Now, though, it’s May 6th, over a month later, and the nightly cheering has become a little bit…hysterical. I actually think these days, it sounds most like those scenes on TV where they bring a new inmate into a prison and the other inmates go crazy and bang on the bars of their cells, jeering at the fresh meat on parade. It just sounds and feels very Lord of the Flies to me now; there’s a desperation to the 7pm cheering these days that makes hearing it feel very different now than how it felt to hear it back in March.

I actually kind of dread 7pm now, because my block in particular seems to really be losing it in lockdown – and I’m saying this based on the sounds I’ve recently started to hear when 7pm rolls around every night.
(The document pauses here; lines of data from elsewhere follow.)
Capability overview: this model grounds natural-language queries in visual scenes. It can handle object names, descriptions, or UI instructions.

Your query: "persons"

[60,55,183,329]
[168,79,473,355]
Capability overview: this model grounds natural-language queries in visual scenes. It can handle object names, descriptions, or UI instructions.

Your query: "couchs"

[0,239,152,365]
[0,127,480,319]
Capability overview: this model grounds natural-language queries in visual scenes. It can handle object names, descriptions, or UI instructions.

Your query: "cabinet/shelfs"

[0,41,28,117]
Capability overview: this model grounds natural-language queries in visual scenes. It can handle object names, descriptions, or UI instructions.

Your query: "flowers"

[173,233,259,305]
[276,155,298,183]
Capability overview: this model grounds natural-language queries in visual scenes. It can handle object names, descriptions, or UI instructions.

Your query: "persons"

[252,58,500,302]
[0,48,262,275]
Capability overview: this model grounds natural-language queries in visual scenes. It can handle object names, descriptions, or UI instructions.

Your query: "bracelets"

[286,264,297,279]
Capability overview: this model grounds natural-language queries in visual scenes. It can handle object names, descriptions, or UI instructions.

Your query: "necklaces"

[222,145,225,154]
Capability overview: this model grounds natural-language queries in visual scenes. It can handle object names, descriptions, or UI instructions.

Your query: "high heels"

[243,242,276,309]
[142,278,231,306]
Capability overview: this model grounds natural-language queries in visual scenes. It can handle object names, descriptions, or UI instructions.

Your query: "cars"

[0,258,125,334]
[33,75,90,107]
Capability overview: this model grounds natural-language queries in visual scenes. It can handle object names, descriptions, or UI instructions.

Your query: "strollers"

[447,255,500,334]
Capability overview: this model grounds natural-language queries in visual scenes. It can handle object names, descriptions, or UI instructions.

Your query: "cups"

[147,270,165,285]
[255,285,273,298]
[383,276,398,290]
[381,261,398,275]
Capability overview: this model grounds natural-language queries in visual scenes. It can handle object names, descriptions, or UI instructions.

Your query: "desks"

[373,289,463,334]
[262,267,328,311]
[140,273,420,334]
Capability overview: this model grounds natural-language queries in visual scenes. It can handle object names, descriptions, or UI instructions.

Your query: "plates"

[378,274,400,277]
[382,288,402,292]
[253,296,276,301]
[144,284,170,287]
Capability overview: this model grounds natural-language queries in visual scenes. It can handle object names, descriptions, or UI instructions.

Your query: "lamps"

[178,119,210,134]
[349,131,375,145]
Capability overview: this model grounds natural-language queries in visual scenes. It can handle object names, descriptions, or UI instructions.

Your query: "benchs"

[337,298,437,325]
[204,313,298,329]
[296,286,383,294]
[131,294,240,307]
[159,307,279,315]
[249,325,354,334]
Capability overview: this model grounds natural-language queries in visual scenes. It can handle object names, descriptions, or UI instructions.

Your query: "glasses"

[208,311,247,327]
There’s a guy with a shofar on my block – he’s been blowing that for weeks, and I was originally digging it, but it’s gotten old, especially since a trumpeter has decided to tunelessly chime in every night now. Some woman has also decided to stand on the sidewalk each evening at 7pm, where she bangs two pans together arrhythmically while wearing latex gloves and a surgical mask, like some kind of unsettling, hospital-themed Halloween attraction. Yesterday, I heard a guy who was just screaming – not a pained scream, but the kind of scream that literally sounds the way the word “AHHHHH!” sounds when you read it in your head.
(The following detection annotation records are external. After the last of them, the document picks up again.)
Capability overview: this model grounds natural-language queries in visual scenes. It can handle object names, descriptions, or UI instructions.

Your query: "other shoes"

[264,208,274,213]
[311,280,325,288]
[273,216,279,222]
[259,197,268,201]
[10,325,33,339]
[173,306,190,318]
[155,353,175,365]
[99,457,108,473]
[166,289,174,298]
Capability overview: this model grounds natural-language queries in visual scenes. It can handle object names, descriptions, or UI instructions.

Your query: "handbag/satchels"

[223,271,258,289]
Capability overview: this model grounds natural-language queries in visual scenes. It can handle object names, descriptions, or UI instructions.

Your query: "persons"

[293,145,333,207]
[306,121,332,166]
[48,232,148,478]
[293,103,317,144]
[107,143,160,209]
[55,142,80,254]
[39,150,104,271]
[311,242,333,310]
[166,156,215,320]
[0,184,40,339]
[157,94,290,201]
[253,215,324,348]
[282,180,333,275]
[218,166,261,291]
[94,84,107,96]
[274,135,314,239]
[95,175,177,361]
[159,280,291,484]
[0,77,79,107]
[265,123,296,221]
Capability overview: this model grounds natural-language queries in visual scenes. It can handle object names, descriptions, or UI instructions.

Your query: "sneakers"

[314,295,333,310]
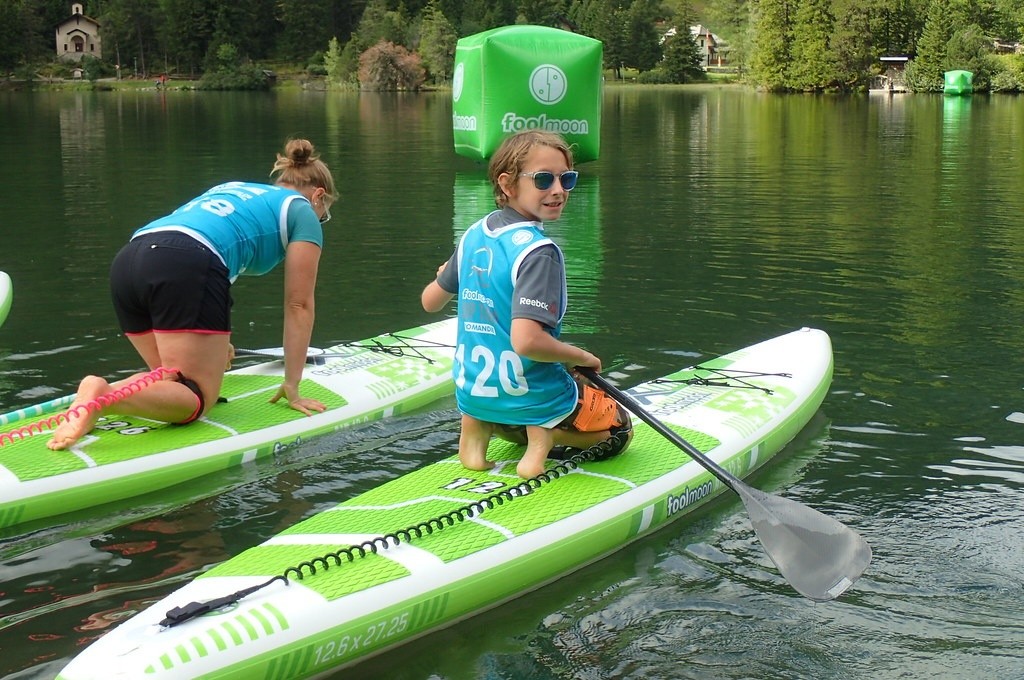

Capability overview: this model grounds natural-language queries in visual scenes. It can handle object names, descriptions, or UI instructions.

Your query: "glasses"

[319,197,332,225]
[519,171,578,192]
It’s become the one time of day that everyone feels entitled to really let off their steam about this whole pandemic. Apparently, a surprising number of my neighbors like to let off their steam by ringing a cowbell in a frenzied fashion, or quickly, repeatedly banging on a tin pan with a metal spoon like a chimpanzee at mealtime (if you gave a chimpanzee a tin pan to bang with a metal spoon at mealtimes).

Sometimes, I find myself feeling aggravated by the cacophony of sounds and noises I hear from all of my windows (which face multiple exposures) every evening at 7pm now. On those days, my response is to want to hide instead of participate.

Whenever I feel like that, I just take a deep breath and remind myself that hey, babe, it’s New York City – we’re ALL nuts here. Then, I pull my curtain open, and I start to clap.